== Challenge ==
In the post about George Hrab's haiku introductions, transcribe word for word the part that opens with the words containing "(My poor attempt)" and closes with "stage. Seriously impressive.".

== Extract to read ==
-------------------------

Each speaker at TAM was introduced by the emcee, musician/atheist George Hrab, with a personalized haiku. (Last year he wrote a song.) Hrab is amazingly fast at these things. He talked to me about two minutes before I went on and immediately scribbled my introductory haiku on an index card:
Science? Religion?
Incompatibility?
Ask Galileo.
Here’s Hrab imitating Randi during the closing remarks:

Methinks that belongs somewhere before chapter 1 in your book!
b&
Good idea!
testing ability to comment [not able to recently]
Brilliant Haiku
Says in five words what others
need whole reams and reams.
(My poor attempt)
Exactly my impression, too: Brilliant and brilliantly concise.
oops, brilliant has only 2 syllables.
Three syllables in my dialect, brill-i-ant.
I thought so too but then I checked at this count the syllables website and it said there were only 2. Well at least then the structure is correct even if the haiku is no good!
George is an extremely bright fella (also a total sweetheart). And, as Jerry said, he writes his intros (haiku this year, songs last year) only a few minutes before each speaker/panel goes on stage. Seriously impressive.

-------------------------

Spatial reasoning question data
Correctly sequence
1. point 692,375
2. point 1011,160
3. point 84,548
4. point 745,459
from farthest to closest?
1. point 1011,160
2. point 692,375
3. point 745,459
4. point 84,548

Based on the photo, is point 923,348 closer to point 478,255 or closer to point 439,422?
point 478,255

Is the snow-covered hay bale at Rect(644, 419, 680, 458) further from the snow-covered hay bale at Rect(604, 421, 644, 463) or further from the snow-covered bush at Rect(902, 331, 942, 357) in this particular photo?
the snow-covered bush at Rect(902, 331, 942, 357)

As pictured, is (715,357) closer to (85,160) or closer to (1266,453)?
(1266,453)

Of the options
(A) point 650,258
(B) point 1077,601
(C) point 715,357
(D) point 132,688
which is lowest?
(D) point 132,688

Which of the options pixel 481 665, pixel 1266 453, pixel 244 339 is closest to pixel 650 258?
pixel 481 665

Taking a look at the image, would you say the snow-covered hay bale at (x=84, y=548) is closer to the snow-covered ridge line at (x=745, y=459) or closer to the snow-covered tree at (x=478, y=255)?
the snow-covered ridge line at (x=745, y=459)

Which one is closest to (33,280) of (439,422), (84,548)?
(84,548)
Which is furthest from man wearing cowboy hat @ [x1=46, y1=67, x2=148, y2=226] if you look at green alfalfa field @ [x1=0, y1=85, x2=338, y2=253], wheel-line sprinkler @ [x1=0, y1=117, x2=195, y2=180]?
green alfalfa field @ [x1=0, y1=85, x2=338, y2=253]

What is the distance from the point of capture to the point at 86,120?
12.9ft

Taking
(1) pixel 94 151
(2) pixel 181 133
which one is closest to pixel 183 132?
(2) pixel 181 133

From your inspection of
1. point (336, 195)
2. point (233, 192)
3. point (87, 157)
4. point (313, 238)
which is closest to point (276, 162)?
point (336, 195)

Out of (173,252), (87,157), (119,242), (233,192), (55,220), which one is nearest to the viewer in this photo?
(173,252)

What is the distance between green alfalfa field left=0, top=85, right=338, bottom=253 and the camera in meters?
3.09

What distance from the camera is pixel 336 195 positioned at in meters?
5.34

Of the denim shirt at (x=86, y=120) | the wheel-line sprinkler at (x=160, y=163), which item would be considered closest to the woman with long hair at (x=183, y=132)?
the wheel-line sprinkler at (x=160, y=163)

-------------------------

== Result of this task ==
(My poor attempt)
Exactly my impression, too: Brilliant and brilliantly concise.
oops, brilliant has only 2 syllables.
Three syllables in my dialect, brill-i-ant.
I thought so too but then I checked at this count the syllables website and it said there were only 2. Well at least then the structure is correct even if the haiku is no good!
George is an extremely bright fella (also a total sweetheart). And, as Jerry said, he writes his intros (haiku this year, songs last year) only a few minutes before each speaker/panel goes on stage. Seriously impressive.